Mors profligez peu en rechapera,

Tous destranchez, vn en sera témoin.

 

La guerre en espagne

 

Après la «souricière de Bayonne», dépositaire de la Couronne d'Espagne, Napoléon Ier désigne son frère aîné, Joseph, pour devenir le nouveau roi ; celui-ci est contraint d'abandonner le Royaume de Naples, où il régnait jusqu'alors, et fait son entrée à Madrid le 20 juillet 1808. Joseph Ier est mal accueilli par ses nouveaux sujets. Il n'a emménagé dans son nouveau palais qu'à coups de baïonnettes et n'a pu se séparer de son escorte. Les Espagnols sont attachés profondément à leur famille royale qu'ils considèrent comme retenue captive en France.

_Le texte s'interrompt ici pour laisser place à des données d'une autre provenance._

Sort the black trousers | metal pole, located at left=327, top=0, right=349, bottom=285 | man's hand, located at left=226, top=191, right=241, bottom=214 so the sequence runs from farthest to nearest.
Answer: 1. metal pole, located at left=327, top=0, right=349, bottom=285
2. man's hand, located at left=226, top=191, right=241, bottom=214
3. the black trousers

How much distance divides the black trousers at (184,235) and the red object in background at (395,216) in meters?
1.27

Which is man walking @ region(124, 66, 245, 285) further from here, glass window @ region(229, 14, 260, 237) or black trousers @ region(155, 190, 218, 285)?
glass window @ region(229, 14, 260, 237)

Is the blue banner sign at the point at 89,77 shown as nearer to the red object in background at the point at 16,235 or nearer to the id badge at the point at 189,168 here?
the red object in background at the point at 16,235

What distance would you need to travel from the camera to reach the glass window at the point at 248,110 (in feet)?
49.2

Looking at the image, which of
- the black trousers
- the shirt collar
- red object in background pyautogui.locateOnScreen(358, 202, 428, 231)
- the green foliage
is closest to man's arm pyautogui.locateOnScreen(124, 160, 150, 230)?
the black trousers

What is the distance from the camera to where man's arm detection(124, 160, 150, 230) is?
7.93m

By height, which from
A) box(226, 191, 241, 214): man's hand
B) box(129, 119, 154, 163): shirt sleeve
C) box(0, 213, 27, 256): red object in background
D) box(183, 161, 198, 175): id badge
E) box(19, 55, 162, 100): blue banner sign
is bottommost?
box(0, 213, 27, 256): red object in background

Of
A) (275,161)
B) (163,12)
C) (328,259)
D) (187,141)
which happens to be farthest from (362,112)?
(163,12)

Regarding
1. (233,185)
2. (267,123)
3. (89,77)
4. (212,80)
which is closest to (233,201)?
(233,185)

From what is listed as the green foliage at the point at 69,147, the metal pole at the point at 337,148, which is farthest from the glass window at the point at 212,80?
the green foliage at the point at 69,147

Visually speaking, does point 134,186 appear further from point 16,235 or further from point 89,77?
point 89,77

Ils n'acceptent donc pas qu'un roi étranger les gouverne, et vont jusqu'à surnommer le nouveau souverain d'El rey intruso (le roi intrus).

 

L'instabilité permanente du régime ne permet pas à Joseph Ier de gouverner, ni même de soutenir la politique voulue par son frère. Au terme de cinq ans de conflits, le Royaume d'Espagne est le théâtre d'une lutte entre les Français et les Espagnols d'une part, et Français et les Britanniques d'autre part. La Grande Armée, appelée en renfort, est dépassée par les évènements, d'autant plus qu'elle doit lutter au même moment sur le front Est-Européen. Enfin, les erreurs stratégiques du roi d'Espagne ruinent les quelques occasions de victoire. La défaite de Vitoria, le 21 juin 1813, est un coup fatal pour la Maison Bonaparte en Espagne et provoque le départ du roi Joseph pour la France. Le 11 décembre 1813, le traité de Valençay est signé entre Napoléon Ier et Ferdinand de Bourbon : le premier rend la Couronne d'Espagne à la Maison de Bourbon et le second redevient roi sous le nom de Ferdinand VII. Ce traité met un terme définitif au plus grand État-satellite de l'Empire français (fr.wikipedia.org - Royaume d'Espagne (1808-1813)).

 

"detranchez"

 

Détrancher, trancher. «Quel langage : le fer vient (son pied) détrancher ! Et puis il faut dire le simple trancher, et non le composé détrancher. Ce dernier signifie couper en morceaux.» (Malherbe; Diverses Amours). C'était en effet le sens, jusqu'au moment où le mot disparut (Comparez couper et découper) (Ferdinand Brunot, La doctrine de Malherbe, 1891 - books.google.fr).

 

Le royaume de Joseph Bonaparte ne sera jamais qu'un royaume d'opérette auquel son expédition en Andalousie n'a fourni qu'un bref répit. Comme au début du XVIIIe siècle, quand Philippe V fut contraint de conquérir son royaume — mais cette fois dans l'hostilité générale de tout un peuple —, les années qui s'écoulent de 1810 à 1813 sont celles d'un perpétuel flux et reflux d'armées en campagne, vivant sur l'habitant et conduites du côté français par des maréchaux jaloux les uns des autres et se comportant en condottieres indépendants sans coordination entre eux, et sans que le roi Joseph, tenu en piètre estime militaire par son frère, soit en mesure d'exercer sur eux le moindre contrôle. Soult continue de piller l'Andalousie sans la contrôler vraiment. Reille gouverne théoriquement la Navarre, Macdonald la Catalogne, Suchet le Levant et une partie de l'Aragon, Ney la région de Salamanque. Tous reçoivent leurs ordres directement de Paris mais n'en font guère qu'à leur guise. Joseph ne cesse de s'en plaindre à son frère mais sans pouvoir le convaincre de lui conférer quelque autorité au-delà du périmètre étroit de sa capitale et sans cesse menacé par des incursions de partisans. S'aventurer au-delà des environs immédiats de la ville sans une forte protection militaire lui sera presque constamment refusé. Attaqués et pillés, les convois de ravitaillement seront incapables d'alimenter la capitale y provoquant une terrible famine qui fit plus de vingt mille victimes au cours de l'hiver de 1811.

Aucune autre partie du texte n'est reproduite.